▶ **本文抜粋**:

»»

読んでみた

自分が高齢者になるということ

和田秀樹著/本体900円+税/新講社ワイド新書

 長生きすれば半数以上の人が認知症になる。だとすれば「どうせなら愛されるボケになろうと決めてしまえば、いろいろな意味で人生は楽に」なるに違いない。「朗らかなボケ、穏やかなボケ」そして「愛されるボケ」になって幸せな老後を送りましょうという本である。

 逆説めいているが、著者が示す根拠はこうだ。老いはゆっくり進む。初期の認知症で記憶があいまいになっても、理解力や知能まで衰えるのは大分後になる。特に、体で覚えたことや長く続けてきたことはそう簡単には失われない。そうした「残存能力」を十分に活かしていけば、元気で朗らかな生活を送れるし、認知症の悪化を遅らせることができる。

 そんな事例として著者が引いているのが、認知症であることを公表した後も活動を続ける精神科医の長谷川和夫さん(89)と、98歳で亡くなる直前まで活躍していた俳人の金子兜太さんである。

 「愛されるボケ」になるには、上手に教わる力、世話をしてもらう力がいる。社会的地位があった人ほどプライドが邪魔をすることが多いので注意を要する。そこを乗り越えれば、自分にとっても周囲の人にとっても幸せが待っている、というのが、認知症やうつ病を専門とする老年精神科医である著者の結論だ。

««

▶ **掲載データ一覧**:

»»

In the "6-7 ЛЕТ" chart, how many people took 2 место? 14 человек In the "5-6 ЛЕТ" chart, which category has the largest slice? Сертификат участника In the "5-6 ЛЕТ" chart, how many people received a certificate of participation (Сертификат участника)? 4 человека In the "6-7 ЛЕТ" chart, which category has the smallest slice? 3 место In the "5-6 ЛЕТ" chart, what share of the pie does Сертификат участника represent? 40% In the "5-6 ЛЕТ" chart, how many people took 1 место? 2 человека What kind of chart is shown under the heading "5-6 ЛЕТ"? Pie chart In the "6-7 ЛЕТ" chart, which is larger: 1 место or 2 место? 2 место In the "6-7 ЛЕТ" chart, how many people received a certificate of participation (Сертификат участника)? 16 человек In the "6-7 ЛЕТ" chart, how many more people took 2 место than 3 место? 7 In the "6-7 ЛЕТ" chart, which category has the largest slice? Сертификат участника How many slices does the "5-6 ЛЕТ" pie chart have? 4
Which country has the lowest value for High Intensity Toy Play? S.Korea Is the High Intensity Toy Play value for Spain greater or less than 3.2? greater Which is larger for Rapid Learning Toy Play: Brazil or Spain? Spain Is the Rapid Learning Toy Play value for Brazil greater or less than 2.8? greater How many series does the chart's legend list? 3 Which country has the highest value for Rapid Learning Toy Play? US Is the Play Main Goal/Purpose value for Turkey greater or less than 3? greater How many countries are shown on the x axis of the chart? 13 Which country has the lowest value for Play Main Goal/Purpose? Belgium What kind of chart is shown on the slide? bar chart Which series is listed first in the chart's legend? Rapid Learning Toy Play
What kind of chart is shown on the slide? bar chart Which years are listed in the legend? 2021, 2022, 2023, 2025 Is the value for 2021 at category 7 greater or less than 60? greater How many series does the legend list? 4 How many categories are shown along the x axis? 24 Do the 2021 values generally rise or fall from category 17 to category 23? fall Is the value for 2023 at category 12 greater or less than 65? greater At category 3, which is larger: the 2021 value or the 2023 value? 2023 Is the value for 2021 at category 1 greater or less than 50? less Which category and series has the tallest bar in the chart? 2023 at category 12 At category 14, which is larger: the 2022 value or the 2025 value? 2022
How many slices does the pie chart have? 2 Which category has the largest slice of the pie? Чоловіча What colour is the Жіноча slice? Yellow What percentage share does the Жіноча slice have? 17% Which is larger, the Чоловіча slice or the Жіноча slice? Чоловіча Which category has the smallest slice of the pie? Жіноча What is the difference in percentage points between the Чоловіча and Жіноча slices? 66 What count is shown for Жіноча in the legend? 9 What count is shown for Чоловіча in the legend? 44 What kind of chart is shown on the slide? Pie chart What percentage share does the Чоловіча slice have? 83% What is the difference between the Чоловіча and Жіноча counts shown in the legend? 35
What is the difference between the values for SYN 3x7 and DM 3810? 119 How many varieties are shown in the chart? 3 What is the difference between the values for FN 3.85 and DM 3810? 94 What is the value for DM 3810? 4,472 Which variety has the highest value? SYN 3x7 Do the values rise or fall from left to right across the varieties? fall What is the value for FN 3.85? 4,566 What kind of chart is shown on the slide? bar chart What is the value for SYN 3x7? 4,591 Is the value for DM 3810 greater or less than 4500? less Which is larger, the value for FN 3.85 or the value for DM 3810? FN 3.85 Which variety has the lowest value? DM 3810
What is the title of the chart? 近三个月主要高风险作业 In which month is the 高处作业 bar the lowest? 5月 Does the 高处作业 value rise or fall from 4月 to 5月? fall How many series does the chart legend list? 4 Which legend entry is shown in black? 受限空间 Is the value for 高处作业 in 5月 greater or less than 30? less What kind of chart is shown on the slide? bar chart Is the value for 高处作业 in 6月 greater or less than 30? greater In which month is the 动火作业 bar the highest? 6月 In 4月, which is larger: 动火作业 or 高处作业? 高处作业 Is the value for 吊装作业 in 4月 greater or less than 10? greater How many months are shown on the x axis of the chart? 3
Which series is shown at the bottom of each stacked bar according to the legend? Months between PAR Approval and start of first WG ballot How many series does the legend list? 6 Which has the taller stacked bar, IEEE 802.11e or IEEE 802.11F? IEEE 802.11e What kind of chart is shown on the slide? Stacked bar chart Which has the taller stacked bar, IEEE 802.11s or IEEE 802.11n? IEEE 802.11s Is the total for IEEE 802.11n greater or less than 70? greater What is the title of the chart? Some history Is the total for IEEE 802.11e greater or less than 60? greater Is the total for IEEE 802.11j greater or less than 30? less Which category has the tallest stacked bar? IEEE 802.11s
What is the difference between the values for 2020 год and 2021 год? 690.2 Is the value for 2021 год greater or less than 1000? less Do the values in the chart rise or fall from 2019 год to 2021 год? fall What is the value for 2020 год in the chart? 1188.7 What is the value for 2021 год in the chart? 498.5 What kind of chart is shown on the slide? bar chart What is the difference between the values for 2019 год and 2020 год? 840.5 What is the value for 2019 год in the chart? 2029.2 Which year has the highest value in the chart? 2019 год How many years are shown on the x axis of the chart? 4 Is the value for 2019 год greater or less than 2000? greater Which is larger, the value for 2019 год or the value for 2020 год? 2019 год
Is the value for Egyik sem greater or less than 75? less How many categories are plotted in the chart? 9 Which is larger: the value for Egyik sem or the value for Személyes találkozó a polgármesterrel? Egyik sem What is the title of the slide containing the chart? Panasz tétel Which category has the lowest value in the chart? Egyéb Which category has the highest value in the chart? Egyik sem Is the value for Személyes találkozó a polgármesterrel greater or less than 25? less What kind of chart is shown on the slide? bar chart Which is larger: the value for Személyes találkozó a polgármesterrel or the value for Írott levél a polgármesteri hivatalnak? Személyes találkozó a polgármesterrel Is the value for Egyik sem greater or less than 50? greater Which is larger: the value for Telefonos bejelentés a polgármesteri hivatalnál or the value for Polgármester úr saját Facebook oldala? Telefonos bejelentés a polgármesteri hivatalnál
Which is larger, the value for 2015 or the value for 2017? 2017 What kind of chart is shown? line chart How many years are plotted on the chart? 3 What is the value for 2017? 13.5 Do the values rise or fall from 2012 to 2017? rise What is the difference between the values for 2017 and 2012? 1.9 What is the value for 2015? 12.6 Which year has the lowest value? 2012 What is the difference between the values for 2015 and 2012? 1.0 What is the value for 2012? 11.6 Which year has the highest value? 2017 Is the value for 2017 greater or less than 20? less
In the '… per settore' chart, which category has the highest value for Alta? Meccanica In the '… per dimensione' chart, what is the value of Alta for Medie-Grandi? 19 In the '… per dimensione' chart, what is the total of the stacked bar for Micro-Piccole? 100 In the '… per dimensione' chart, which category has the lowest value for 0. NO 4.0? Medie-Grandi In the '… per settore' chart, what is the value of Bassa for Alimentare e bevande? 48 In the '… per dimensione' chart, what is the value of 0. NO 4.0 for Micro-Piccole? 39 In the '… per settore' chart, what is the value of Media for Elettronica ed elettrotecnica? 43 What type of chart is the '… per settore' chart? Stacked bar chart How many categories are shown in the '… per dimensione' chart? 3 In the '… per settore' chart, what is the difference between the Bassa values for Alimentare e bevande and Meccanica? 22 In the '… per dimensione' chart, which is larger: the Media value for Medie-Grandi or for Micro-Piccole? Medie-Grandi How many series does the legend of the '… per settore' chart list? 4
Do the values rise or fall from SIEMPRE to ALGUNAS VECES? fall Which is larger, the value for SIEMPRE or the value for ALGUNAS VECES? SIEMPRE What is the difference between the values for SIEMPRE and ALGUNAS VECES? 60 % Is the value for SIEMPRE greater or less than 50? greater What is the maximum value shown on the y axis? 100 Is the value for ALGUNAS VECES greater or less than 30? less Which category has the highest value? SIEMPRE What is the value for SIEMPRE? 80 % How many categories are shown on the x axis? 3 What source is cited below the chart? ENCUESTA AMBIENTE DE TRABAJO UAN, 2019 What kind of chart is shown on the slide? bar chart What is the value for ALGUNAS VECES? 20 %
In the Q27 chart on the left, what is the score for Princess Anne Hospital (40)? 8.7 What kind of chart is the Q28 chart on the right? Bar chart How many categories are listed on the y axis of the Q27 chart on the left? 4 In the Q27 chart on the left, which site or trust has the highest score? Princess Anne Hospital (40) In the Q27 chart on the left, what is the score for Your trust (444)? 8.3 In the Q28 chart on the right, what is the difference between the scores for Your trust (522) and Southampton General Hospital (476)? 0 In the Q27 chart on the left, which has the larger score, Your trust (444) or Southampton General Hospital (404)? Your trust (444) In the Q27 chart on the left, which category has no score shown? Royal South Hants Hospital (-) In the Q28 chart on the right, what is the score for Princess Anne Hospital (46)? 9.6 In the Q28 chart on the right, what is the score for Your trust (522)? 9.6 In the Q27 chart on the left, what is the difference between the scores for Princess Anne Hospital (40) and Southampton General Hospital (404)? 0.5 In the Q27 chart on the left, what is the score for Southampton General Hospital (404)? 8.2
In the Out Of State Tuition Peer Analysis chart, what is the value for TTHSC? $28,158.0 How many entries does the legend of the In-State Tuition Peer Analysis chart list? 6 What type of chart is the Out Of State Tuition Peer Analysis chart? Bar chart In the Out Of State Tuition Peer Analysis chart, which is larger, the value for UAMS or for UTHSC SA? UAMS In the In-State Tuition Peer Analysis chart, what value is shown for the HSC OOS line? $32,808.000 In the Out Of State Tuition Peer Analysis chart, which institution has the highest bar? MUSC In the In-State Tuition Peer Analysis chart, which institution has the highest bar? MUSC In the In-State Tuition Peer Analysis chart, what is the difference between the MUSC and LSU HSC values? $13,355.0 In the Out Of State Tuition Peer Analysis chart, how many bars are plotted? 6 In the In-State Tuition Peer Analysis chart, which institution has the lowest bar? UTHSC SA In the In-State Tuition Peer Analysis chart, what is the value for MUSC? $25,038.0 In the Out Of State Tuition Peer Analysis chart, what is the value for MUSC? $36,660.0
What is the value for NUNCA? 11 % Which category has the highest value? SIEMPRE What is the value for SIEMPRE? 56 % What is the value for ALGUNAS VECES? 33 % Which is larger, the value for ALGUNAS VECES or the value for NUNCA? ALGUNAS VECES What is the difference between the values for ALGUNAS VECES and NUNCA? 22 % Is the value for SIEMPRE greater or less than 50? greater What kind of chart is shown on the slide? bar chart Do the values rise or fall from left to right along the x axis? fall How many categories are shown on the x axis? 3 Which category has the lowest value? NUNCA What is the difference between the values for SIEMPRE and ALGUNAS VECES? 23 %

««

▶ **課題**:
次の1.〜3.の記述が、上の書評の内容と一致するかどうかを「はい」または「いいえ」で答えてください。それぞれの判断の根拠となる書評中の語句を、そのまま引用してください。
1. 初期の認知症で記憶があいまいになると、理解力や知能もすぐに衰えると書かれている。
2. 事例として挙げられている金子兜太さんは俳人である。
3. 社会的地位があった人ほど、プライドが邪魔をすることが多いとされている。

▶ **解答**:
1. いいえ:「理解力や知能まで衰えるのは大分後になる」
2. はい:「98歳で亡くなる直前まで活躍していた俳人の金子兜太さん」
3. はい:「社会的地位があった人ほどプライドが邪魔をすることが多い」